*PAGE EXTRACT:*
________________________________________

And he removed from thence unto a mountain on the east of Bethel, and pitched his tent, having Bethel on the west, and Hai on the east: and there he builded an altar unto JEHOVAH, and called upon the name of JEHOVAH. And Abram journeyed, going on still toward the south. And there was a famine in the land: and Abram went down into Egypt to sojourn there; for the famine was grievous in the land.

We have been looking at these verses as Abram is first entering the land of Canaan. We have seen that the land of Canaan is a type and figure of the New Testament church.

It says in verse 8: “And he removed from thence unto a mountain on the east of Bethel.” At first, I was wondering if this could be a sort of historical parable or word picture as Abram is removing unto a mountain on the east of Bethel, which means “house of God.” It reminded me of a verse in Matthew 24 when Christ said, “Then let them that be in Judea flee to the mountains,” but I do not think that is in view because of the word “remove.” This word is not a word that directs us along those lines. God could have picked a word that would give the idea of “coming out” or “removing,” like Ezekiel removing his stuff in the presence of Judah. But God did not use that same word, so I do not think it is an early picture of coming out of the churches.

________________________________________

*RECORD EXTRACTS:*
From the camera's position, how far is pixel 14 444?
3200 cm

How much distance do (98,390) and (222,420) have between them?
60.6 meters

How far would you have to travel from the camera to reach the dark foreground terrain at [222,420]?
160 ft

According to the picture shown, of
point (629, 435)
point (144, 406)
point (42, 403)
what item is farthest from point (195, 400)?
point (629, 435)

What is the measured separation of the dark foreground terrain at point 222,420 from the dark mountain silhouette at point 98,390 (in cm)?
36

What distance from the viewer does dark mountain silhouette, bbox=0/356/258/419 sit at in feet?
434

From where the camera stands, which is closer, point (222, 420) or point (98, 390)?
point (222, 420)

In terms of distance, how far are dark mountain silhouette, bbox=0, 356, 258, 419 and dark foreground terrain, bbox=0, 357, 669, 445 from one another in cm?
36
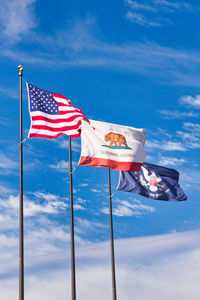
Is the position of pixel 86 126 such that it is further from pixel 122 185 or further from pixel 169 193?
pixel 169 193

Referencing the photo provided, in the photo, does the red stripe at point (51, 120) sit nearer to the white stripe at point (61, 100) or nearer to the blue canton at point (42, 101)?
the blue canton at point (42, 101)

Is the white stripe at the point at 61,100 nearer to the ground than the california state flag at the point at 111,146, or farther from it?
farther from it

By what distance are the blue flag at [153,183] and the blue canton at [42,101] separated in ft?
23.8

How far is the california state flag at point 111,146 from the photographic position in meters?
27.1

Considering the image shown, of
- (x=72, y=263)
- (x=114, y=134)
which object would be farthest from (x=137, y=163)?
(x=72, y=263)

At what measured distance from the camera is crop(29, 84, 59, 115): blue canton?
83.5 ft

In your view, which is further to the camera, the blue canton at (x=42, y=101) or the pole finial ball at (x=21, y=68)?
the pole finial ball at (x=21, y=68)

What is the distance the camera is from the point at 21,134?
2455 centimetres

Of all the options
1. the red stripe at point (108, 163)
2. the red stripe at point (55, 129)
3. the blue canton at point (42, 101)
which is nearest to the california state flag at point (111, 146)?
the red stripe at point (108, 163)

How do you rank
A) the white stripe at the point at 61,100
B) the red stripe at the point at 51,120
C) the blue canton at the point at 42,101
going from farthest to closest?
the white stripe at the point at 61,100 → the blue canton at the point at 42,101 → the red stripe at the point at 51,120

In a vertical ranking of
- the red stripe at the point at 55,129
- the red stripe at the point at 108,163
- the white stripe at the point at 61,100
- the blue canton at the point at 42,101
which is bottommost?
the red stripe at the point at 108,163

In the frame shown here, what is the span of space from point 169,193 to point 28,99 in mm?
12896

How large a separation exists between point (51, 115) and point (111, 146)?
4.00 m

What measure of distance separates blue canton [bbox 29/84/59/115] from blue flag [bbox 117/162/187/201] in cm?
726
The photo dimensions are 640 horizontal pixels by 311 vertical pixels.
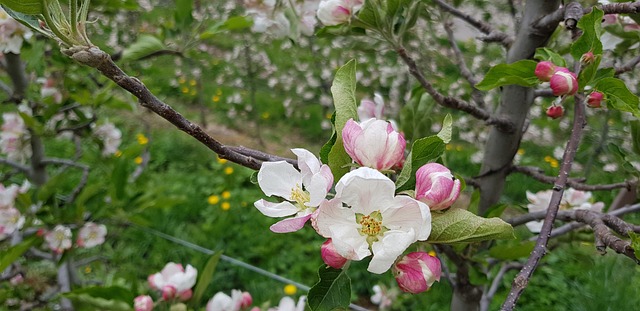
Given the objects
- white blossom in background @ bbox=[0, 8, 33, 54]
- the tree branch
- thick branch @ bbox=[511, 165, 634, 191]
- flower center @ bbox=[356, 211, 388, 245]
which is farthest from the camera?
white blossom in background @ bbox=[0, 8, 33, 54]

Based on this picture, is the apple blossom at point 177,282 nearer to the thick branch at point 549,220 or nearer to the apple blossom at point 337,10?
the apple blossom at point 337,10

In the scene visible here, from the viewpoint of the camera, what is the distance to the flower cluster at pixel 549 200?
1127 mm

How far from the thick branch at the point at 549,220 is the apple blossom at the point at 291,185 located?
0.23 meters

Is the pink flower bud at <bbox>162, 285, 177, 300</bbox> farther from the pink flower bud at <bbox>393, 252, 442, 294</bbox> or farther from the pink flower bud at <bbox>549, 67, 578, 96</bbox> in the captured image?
the pink flower bud at <bbox>549, 67, 578, 96</bbox>

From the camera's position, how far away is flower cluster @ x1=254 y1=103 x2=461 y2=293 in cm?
51

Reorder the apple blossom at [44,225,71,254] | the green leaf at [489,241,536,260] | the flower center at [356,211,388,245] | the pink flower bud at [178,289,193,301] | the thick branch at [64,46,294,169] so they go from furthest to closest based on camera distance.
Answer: the apple blossom at [44,225,71,254]
the pink flower bud at [178,289,193,301]
the green leaf at [489,241,536,260]
the flower center at [356,211,388,245]
the thick branch at [64,46,294,169]

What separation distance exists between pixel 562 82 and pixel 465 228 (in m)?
0.29

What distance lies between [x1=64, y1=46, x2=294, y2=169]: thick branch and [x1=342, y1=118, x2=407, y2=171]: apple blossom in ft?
0.42

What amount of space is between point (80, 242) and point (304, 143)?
3285 mm

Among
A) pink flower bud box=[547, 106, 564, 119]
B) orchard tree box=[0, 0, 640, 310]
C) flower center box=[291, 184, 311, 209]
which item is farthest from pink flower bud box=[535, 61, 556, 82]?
flower center box=[291, 184, 311, 209]

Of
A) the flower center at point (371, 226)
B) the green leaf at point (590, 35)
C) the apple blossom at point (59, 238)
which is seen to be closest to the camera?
the flower center at point (371, 226)

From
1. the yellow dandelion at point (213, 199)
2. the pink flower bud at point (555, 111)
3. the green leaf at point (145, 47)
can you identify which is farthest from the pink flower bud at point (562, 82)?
the yellow dandelion at point (213, 199)

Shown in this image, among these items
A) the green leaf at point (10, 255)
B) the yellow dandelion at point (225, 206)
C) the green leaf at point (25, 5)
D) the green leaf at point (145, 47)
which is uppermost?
the green leaf at point (25, 5)

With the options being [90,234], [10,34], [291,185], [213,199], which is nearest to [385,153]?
[291,185]
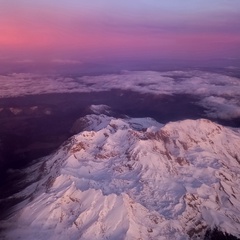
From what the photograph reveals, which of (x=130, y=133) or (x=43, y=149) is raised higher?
(x=130, y=133)

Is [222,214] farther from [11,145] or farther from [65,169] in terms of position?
[11,145]

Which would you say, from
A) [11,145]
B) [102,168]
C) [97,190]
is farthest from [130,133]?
[11,145]

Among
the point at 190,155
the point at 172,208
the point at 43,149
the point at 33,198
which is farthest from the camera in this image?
the point at 43,149

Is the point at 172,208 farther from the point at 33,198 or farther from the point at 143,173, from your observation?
the point at 33,198

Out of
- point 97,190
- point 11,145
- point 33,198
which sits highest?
point 97,190

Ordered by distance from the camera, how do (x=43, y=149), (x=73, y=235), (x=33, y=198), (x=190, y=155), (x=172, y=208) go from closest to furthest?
(x=73, y=235), (x=172, y=208), (x=33, y=198), (x=190, y=155), (x=43, y=149)

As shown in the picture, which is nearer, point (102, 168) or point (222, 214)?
point (222, 214)
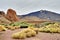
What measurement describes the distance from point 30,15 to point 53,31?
146 meters

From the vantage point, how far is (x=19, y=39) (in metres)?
20.5

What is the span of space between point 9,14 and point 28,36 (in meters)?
85.6

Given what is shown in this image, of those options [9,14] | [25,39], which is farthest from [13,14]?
[25,39]

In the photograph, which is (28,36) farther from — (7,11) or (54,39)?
(7,11)

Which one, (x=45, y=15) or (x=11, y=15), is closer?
(x=11, y=15)

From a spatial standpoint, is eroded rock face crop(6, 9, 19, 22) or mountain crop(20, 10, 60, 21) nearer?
eroded rock face crop(6, 9, 19, 22)

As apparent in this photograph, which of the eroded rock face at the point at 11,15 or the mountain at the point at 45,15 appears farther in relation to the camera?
the mountain at the point at 45,15

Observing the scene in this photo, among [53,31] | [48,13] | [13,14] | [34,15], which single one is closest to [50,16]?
[48,13]

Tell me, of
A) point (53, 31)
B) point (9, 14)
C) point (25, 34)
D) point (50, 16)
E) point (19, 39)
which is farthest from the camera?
point (50, 16)

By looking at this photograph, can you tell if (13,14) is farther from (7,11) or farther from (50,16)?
(50,16)

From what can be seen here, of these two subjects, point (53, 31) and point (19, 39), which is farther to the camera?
point (53, 31)

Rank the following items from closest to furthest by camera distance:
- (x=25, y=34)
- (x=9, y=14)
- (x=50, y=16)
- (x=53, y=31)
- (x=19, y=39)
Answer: (x=19, y=39) < (x=25, y=34) < (x=53, y=31) < (x=9, y=14) < (x=50, y=16)

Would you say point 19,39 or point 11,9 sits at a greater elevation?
point 11,9

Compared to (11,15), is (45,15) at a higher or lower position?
lower
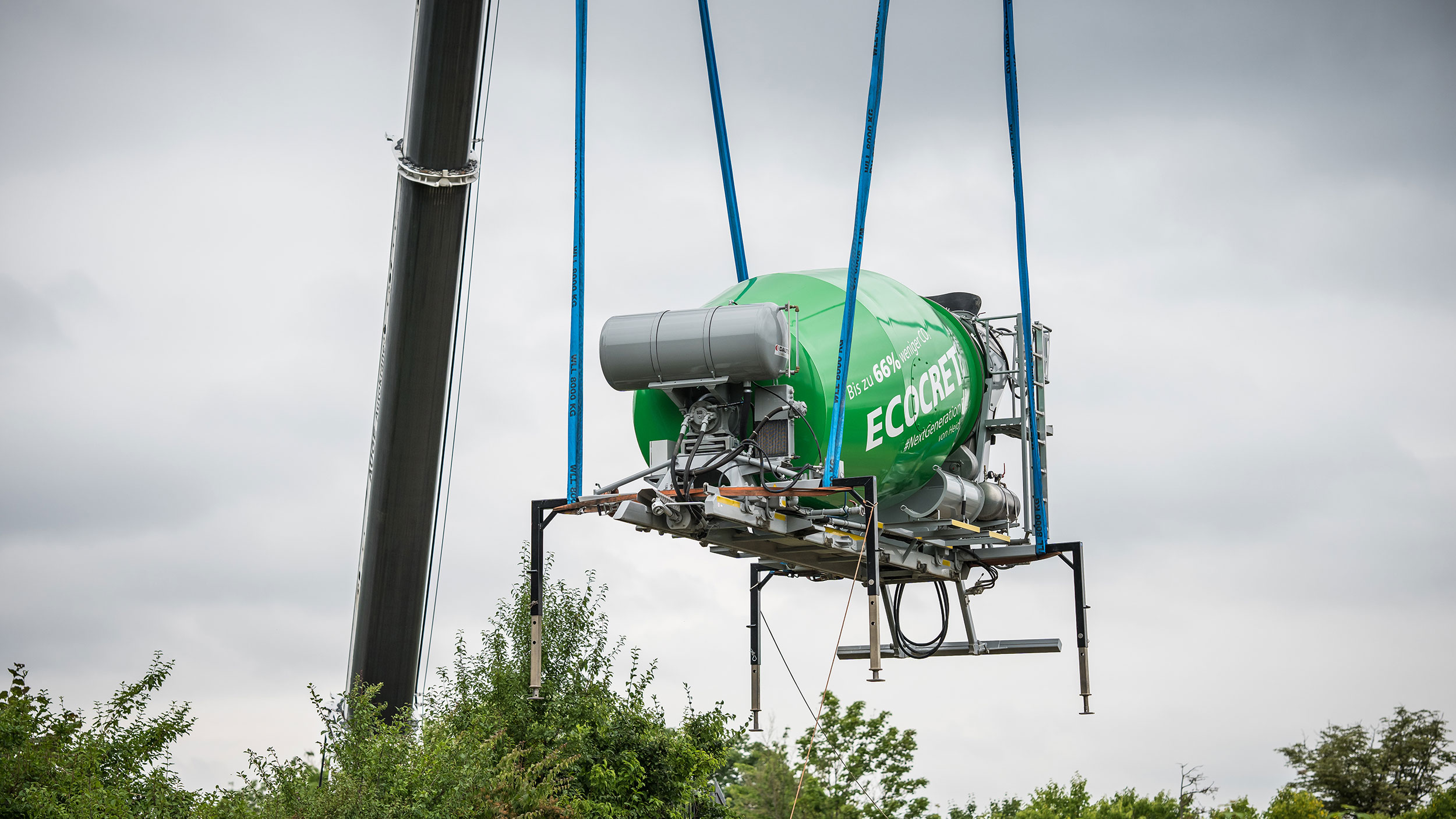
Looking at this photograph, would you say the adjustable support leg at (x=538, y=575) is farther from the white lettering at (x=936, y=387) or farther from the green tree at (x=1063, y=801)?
the green tree at (x=1063, y=801)

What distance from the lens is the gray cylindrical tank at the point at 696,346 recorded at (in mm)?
12664

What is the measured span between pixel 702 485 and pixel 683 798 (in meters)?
11.0

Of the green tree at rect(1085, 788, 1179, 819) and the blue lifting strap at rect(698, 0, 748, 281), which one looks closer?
the blue lifting strap at rect(698, 0, 748, 281)

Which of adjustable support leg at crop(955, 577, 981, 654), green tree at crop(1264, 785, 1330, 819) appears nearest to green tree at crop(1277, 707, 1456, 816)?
green tree at crop(1264, 785, 1330, 819)

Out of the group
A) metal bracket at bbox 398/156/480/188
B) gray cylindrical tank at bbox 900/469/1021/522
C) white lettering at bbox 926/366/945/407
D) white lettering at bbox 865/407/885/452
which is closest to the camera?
white lettering at bbox 865/407/885/452

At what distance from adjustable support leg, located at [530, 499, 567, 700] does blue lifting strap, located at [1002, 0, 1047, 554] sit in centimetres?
593

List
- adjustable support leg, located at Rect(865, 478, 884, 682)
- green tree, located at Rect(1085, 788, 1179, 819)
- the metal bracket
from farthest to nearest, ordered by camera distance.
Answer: green tree, located at Rect(1085, 788, 1179, 819) < the metal bracket < adjustable support leg, located at Rect(865, 478, 884, 682)

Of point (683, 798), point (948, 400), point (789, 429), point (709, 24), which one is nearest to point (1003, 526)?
point (948, 400)

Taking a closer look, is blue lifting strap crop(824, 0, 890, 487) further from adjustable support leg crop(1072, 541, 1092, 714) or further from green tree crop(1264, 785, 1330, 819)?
green tree crop(1264, 785, 1330, 819)

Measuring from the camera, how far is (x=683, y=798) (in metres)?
22.8

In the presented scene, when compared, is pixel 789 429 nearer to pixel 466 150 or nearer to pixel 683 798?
pixel 466 150

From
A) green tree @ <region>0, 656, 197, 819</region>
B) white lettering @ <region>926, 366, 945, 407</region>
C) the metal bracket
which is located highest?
the metal bracket

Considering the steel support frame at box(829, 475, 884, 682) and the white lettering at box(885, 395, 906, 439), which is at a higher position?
the white lettering at box(885, 395, 906, 439)

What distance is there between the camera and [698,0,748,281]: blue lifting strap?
17484 millimetres
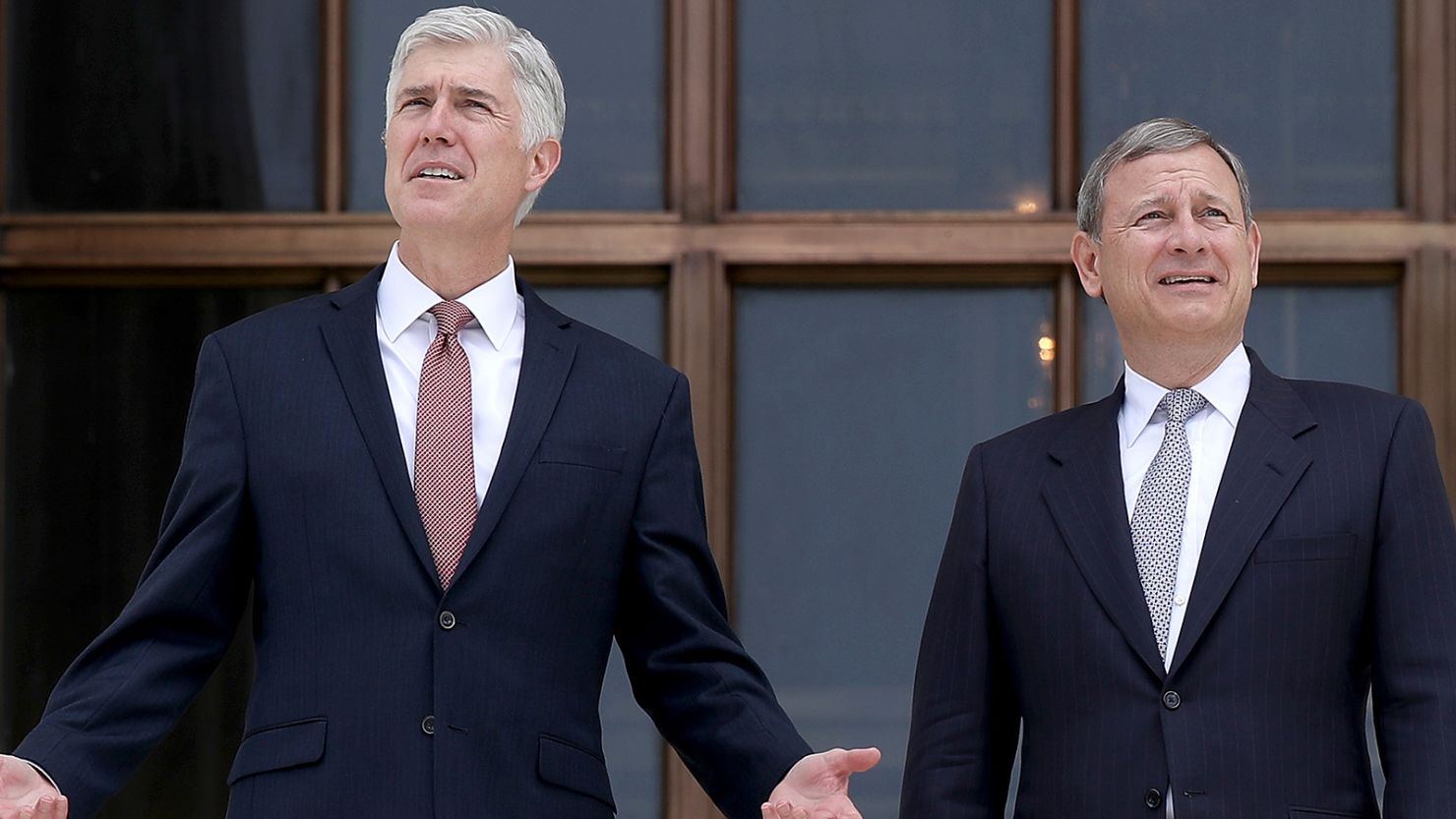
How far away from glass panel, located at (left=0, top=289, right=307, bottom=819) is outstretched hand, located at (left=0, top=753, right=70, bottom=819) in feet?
6.04

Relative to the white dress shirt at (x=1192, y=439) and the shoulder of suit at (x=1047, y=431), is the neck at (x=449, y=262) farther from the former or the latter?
the white dress shirt at (x=1192, y=439)

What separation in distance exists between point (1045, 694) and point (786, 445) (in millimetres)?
1640

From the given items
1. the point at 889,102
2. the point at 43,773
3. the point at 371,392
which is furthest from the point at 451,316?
the point at 889,102

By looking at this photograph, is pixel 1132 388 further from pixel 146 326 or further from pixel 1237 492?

________________________________________

*YOUR GOAL:*
Can you write out, word for word, everything in the passage on Abram's journey from "It says in verse" down to "of the churches."?

*FINAL RESULT:*
It says in verse 8: “And he removed from thence unto a mountain on the east of Bethel.” At first, I was wondering if this could be a sort of historical parable or word picture as Abram is removing unto a mountain on the east of Bethel, which means “house of God.” It reminded me of a verse in Matthew 24 when Christ said, “Then let them that be in Judea flee to the mountains,” but I do not think that is in view because of the word “remove.” This word is not a word that directs us along those lines. God could have picked a word that would give the idea of “coming out” or “removing,” like Ezekiel removing his stuff in the presence of Judah. But God did not use that same word, so I do not think it is an early picture of coming out of the churches.